Thursday, August 26, 2010

Checkpoint Charlie






Berlin may not be the most beautiful city in the world, but it certainly is a fascinating one.

Today we took ourselves to the very touristy Checkpoint Charlie and to the Mauermuseum which is just next door.

Even though Checkpoint Charlie is a bit campy now, with fake border-guards who charge you 2 euros to take their picture, it was pretty amazing to stand there drinking coffee and snapping photos happily in a place that at one point must have been absolutely terrifying for so many people.

Even more amazing to stand on this arbitrary spot and imagine that up until 20 years ago, it wasn't possible to even wander from one side of the street to the other.

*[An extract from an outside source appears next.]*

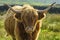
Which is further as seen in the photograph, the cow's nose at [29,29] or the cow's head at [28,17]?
the cow's head at [28,17]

The Mauermuseum was a bit arbitrary in its design and layout, but it had a fascinating array of photos and stories of uprisings, and failed and successful escape attempts. Some of these stories of human bravery, ingenuity, and desperation were just beyond imagining. To see photos of people escaping curled up under car engines, hiding in suitcases, jumping out of buildings, running through barbed wire, or sliding between buildings in home-made harnesses was just incredible. So difficult to be in this city as it is now and imagine how it used to be.

Later in the afternoon, we went for a walk in former East Berlin along Frankfurter Allee and Karl-Marx Allee. The difference in the architecture between East and West Berlin is marked. Both sides of the city had major rebuilding to do after the war, and the west side has its share of big, and not so attractive block buildings, which must have been cheap and fast to put up.

East Berlin has buildings and streets that are on an entirely different scale. There are information placards up along Karl Marx Allee, and we learned some pretty interesting facts. The beginning of Karl Marx Allee, which was originally named for Stalin, is a very wide boulevard with massive buildings running all along it. Nowhere that we've seen in the West has streets this wide or buildings so big.






The two towered structures that you can see here were meant, according to one quotation on the placard, to be an impressive and imposing first view of the first socialist boulevard. That's not an exact quote, but it's very close.

What really struck us as we walked along was the size of the buildings, the uniformity and, for lack of a more descriptive word, the ugliness of them. Apparently, the architects and planners of these buildings we sent to "study" in The Soviet Union, and there was a great photo on another one of these placards, showing a street in Moscow which looks exactly like where we were standing in Berlin.

The more we thought about these buildings, the more it made sense. These buildings are large, imposing, and personality-less. The regime wouldn't have wanted a city full of beautiful buildings. There should be no appearance of luxury, of individuality or creativity in its people so why should there be any in its architecture? The last thing they would have wanted was people looking at a beautiful building and feeling inspired, or creative, or moved to have their own thoughts, feelings, imagination or creativity.

There is a certain grittiness to this city, and its people seem to us to be a bit gritty as well, though not in an unfriendly way. There is a difficult history here that is still very real, and it seems to me that its people live with it on a daily basis, even if they are not consciously thinking about it.

Looking forward to the next few days and exploring even more.